TAKE THE TEST: Basic science questions kids can’t answer
A WORRYING number of Australian students are unable to answer basic questions such as the cause for day and night, how a BBQ cooks meat and how a kangaroo is able to jump.
The latest National Assessment Program Science Literacy assessment data published today showed 35 per cent of Year 10 and 48 per cent of Year 6 Australian students do not know that the Earth's rotation on its own axis causes night and day.
"These surprising - and, some may even argue, worrying - results should give teachers valuable insights about the kind of misconceptions students may have about the relationship between the Earth, sun and moon," the report said.
Only 24 per cent of year 10 students could correctly answer how heat is transferred in a BBQ via radiation, convection and conduction to cook meat.
"The results for this item indicate that students are finding it very difficult to understand the concept of heat transfer," the report said.
Only 18 per cent of Year 6 students achieved full marks for being able to fully explain how a kangaroo can jump.
Alarmingly, on the assessment's student survey, more 39 percent of Year 6 students and 44 per cent of Year 10 students reported they "sometimes" or "never" have in-depth discussions about science in class.
And 40 per cent of students in Year 6 felt they were unable to learn science topics quickly, while 48 per cent of Year 10 students reported the same.
Australian Centre for Education Research deputy chief executive Dr Sue Thomson said the fact students could not answer basic science questions was worrying and the fact they felt unable to learn was concerning for their employment in jobs of the future.
"Those things are in the curriculum, those things should be being taught and it's really worrying if half the kids don't know the answer about day and night," she said.
"I suspect a lot of it because they don't have qualified teachers teaching them.

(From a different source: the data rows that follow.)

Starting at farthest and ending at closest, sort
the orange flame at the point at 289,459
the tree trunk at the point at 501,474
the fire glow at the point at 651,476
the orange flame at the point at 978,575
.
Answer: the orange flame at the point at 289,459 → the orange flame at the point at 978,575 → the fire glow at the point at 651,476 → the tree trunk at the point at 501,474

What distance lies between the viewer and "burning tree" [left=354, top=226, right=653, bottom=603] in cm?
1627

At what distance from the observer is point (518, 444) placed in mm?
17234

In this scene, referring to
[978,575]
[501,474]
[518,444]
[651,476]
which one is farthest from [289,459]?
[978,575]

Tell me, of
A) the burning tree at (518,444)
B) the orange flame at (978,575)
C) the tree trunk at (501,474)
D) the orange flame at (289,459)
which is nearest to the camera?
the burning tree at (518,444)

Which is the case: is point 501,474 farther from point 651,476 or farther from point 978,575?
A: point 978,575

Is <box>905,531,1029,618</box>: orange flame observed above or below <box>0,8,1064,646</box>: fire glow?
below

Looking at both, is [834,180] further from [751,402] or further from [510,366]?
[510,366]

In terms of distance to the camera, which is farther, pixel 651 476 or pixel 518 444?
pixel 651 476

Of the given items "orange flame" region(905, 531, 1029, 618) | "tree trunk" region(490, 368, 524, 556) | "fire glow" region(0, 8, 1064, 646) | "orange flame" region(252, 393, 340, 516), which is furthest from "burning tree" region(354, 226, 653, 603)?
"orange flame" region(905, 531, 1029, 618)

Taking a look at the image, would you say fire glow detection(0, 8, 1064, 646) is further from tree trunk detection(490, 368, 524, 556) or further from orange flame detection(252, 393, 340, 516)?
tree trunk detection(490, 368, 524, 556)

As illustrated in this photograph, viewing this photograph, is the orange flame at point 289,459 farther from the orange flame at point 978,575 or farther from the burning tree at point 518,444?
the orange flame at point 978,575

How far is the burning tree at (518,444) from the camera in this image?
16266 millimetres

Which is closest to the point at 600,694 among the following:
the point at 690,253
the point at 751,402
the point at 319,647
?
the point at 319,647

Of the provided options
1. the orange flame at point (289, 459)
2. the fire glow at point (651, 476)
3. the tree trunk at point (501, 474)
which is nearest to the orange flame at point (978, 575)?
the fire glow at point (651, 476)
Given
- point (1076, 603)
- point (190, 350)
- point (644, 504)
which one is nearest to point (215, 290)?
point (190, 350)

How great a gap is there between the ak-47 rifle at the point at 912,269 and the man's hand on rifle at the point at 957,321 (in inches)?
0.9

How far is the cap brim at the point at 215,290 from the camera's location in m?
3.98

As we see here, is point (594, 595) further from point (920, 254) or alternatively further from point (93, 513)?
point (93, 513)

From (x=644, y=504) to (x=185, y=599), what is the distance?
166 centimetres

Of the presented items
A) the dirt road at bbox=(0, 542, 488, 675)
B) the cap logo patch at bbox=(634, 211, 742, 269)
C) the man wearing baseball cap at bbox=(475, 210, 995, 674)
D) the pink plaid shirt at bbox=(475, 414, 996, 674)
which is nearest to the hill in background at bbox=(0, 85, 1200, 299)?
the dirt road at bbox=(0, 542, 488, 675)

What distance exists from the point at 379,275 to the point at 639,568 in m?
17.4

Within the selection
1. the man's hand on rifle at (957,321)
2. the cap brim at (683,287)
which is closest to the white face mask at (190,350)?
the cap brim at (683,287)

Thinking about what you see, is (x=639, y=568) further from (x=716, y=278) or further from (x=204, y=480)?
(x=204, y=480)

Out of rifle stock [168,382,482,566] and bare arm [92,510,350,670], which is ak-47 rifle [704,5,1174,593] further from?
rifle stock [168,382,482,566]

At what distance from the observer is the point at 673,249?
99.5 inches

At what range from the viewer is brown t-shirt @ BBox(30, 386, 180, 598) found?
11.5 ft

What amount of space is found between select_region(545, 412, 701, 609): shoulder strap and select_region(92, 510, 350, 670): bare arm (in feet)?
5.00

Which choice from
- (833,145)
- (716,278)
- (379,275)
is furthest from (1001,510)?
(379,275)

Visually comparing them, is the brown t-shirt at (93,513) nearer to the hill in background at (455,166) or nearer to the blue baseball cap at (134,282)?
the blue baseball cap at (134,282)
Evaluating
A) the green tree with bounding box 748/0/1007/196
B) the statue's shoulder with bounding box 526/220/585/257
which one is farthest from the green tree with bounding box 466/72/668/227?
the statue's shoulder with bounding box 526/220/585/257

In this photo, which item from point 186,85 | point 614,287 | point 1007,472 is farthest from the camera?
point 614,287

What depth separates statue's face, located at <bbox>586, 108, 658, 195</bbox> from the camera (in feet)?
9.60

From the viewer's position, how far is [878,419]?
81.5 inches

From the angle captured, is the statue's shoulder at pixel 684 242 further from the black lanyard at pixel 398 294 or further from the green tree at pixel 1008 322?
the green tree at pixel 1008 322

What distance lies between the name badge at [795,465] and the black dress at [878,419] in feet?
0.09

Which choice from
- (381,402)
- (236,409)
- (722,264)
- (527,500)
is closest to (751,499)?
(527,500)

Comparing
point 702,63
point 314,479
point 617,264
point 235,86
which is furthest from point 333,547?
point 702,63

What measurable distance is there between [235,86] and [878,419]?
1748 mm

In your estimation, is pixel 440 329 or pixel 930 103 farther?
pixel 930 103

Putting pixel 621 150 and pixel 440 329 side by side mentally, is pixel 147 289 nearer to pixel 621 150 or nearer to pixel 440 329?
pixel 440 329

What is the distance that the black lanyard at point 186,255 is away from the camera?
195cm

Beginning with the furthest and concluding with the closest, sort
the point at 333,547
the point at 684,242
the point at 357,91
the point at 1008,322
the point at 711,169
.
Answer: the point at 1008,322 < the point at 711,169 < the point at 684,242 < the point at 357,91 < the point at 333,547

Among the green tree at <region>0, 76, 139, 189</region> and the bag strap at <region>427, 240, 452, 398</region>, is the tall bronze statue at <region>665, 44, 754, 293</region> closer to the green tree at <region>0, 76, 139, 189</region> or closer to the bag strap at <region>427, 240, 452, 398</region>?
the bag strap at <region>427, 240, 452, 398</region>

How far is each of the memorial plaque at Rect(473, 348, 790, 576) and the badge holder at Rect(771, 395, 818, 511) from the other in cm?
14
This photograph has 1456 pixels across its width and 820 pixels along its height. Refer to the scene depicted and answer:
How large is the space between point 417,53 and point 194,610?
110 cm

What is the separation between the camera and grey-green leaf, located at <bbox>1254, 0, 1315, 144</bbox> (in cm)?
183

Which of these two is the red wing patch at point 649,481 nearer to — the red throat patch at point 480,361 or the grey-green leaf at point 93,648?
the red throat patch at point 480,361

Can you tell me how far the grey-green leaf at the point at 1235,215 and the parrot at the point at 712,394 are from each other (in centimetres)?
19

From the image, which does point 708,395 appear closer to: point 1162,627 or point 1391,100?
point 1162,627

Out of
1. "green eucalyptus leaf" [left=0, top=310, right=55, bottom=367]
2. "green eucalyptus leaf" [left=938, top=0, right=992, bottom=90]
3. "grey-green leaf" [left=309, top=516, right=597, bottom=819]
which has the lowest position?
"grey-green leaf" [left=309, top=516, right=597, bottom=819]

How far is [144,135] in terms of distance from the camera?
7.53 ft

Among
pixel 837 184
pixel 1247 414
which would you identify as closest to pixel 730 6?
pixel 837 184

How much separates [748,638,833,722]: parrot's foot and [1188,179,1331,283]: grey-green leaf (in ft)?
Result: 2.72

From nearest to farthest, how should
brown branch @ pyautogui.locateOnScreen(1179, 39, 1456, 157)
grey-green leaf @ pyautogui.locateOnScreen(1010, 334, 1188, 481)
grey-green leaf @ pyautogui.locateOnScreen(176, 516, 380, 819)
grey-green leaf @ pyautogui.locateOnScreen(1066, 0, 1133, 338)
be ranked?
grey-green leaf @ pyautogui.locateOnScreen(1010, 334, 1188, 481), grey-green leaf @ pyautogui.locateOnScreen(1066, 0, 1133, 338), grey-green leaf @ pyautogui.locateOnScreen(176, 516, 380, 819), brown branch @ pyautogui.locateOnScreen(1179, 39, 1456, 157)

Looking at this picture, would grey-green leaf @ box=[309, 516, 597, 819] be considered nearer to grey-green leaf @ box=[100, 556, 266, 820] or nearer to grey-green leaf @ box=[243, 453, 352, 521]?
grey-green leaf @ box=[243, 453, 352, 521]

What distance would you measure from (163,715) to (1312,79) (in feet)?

"That's something we could always do that could improve learning, to have better qualified teachers or help the teachers teaching out of field to teach in a better way, whether it's by providing more support and training to get their skills up."
The Centre for Independent Studies' education program director Dr Fiona Mueller said it was reassuring there was some high-achievement around the country but this to be across the board.
"This is the key - where there is success the strategies need to be shared, we haven't seen enough of that collaboration, in the STEM subjects this is really invaluable," she said.
"The challenge is to establish and maintain excellence across all schools and what has to be done to ensure very high academic expectations as we see in high performing systems and to make sure every teacher in front of every class is a subject expert."
Education Minister Dan Tehan said that while 58 per cent of Year 6 students and 50 per cent of Year 10 students were achieving the proficiency standard, the report showed there was room to improve.
"Strong science skills must be a key feature of our education system because STEM skills will drive the jobs of the future," he said.
"Australia should be a world leader in science education and that should be reflected in our results."